ALİ MAHALLÎ

Evliyânın büyüklerinden. İsmi, Ali Mahallî’dir. 901 (m. 1495) senesinde Mısır’da vefât etti. Doğum yeri ve târihi bilinmemektedir.

İlim ve irfan sahibi olup, Allahü teâlânın sevgili kullarından idi. Çok kerâmetleri görüldü. Geçimini kendi te’min ederdi. Kurutulmuş balık, kavun, karpuz, hurma, yasemin ve gül satardı.

Birgün ona bir talebe gelip, çok muhtaç olduğu için birşeyler istedi. O da; “Bulabildiğin kadar bana kurşun getir” buyurdu. Talebe, kurşunu bulup getirdiğinde: “O kurşunu ateşe at, erit” buyurdu. Talebe denileni yaptı. Kurşun eridikten sonra, Ali Mahallî yerden bir mikdar toprak alıp onun üzerine ekti. Sonra da “Bismillah” deyip, onu salladı. Kurşunun altın kesildiği görüldü ve onu ihtiyâç sahibi talebeye verdi.

Dimyat’ın ileri gelenlerinden birisi, onun hakkında ileri geri konuşup kötüledi. Üstelik haber de gönderip, Mahallî’yi imtihan etmek istedi. Bunun üzerine Ali Mahallî, o tarafa dönüp baktı. Çok geçmeden o kişinin ölüm haberi geldi.

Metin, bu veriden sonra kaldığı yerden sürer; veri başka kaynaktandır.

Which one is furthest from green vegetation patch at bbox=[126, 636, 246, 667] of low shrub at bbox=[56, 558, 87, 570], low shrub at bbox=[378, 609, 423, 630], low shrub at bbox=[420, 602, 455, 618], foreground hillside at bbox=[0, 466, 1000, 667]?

Hüseyn Ebû Ali adında bir zât, talebesiyle ona selâm gönderdi. Ali Mahallî selâmı aldı ve buyurdu ki: “Getirdiğin selâma karşılık sana hediye verelim.” Elini denize sokup, bir sele dolusu mücevher çıkardı. Fakat o talebe bu hediyyeyi kabûl etmedi. “Benim ve hocamın böyle şeylere ihtiyâcı yok” diye özür diledi. Ali Mahalli, o mücevher dolu sepeti tekrar denize bıraktı.